SEA Currents: Robert C. Seamans
May 17, 2019
Stanford@SEA: Report from the South Pacific
Spirits are high aboard the SSV Robert C Seamans as our Stanford@SEA students are now experienced sailors with over four days and nights at sea. We are very close to Iles Maria, the first stop on our cruise track in the outer islands of French Polynesia. The weather has been super calm and warm with very light winds. We've had a few whales grace our cruise track, leading to a loud call of "Whale ho!" and we have identified short finned pilot whales, beaked and humpback whales.
Our students are now in their watches (A, B and C) and rotate on 6-hour shifts into "Science" and "Deck" watches. Our daily science deployments consist of two CTDs to sample the oceanography below the ship, two neuston tows to sample the plankton for student projects, evening squid jigging and late night meter net tows. The South Pacific Gyre water is relatively low in productivity as promised- crystal blue. We have sampled the mesopelagic with our nets, and caught a small wahoo in the epipelagic that we released by the boat.

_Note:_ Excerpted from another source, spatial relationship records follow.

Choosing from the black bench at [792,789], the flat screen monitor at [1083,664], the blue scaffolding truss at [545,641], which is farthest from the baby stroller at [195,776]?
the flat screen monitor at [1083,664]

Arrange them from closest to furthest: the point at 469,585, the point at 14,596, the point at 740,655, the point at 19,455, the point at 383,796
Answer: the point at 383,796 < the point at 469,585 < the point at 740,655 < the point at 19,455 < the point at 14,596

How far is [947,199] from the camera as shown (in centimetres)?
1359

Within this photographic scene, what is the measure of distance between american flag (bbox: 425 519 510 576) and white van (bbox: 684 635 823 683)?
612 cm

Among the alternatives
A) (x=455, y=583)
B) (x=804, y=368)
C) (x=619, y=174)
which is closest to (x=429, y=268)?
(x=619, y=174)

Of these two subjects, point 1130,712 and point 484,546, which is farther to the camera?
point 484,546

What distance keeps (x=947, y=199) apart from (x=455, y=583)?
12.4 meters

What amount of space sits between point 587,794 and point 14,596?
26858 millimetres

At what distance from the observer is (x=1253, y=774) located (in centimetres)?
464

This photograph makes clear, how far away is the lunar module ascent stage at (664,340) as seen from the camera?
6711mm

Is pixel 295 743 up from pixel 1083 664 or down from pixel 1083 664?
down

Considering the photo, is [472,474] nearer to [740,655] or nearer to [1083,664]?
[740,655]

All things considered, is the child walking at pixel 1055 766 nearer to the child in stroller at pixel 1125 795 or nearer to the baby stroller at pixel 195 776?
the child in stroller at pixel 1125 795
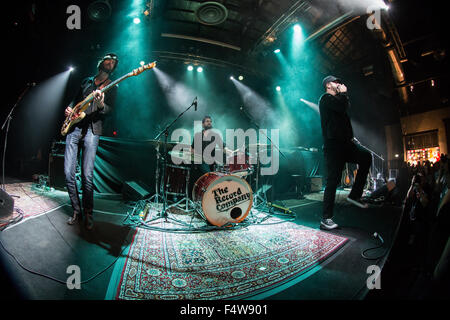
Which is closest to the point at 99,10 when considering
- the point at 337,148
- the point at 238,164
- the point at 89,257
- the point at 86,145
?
the point at 86,145

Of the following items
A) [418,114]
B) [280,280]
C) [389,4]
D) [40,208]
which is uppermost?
[389,4]

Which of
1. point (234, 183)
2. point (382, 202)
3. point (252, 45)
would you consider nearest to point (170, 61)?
point (252, 45)

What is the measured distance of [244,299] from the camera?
1225 mm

Everyone is now in the swing of things and preparations for the first reef stop are being made by students and staff. We had a wonderful discussion in Conservation class on "What is a pristine place?" We realize now that very few people have ever been to the remote island we have in front of us on our chart. Iles Maria is protected naturally.
Pictures provide glimpses of ship life including Nathan deploying the plankton net, the entire class taking a swim on a hot day in the South Pacific Gyre, and Adele and JP planning for the reef projects. Our students are writing blogs, so starting tomorrow there should be regular student entries to look forward to.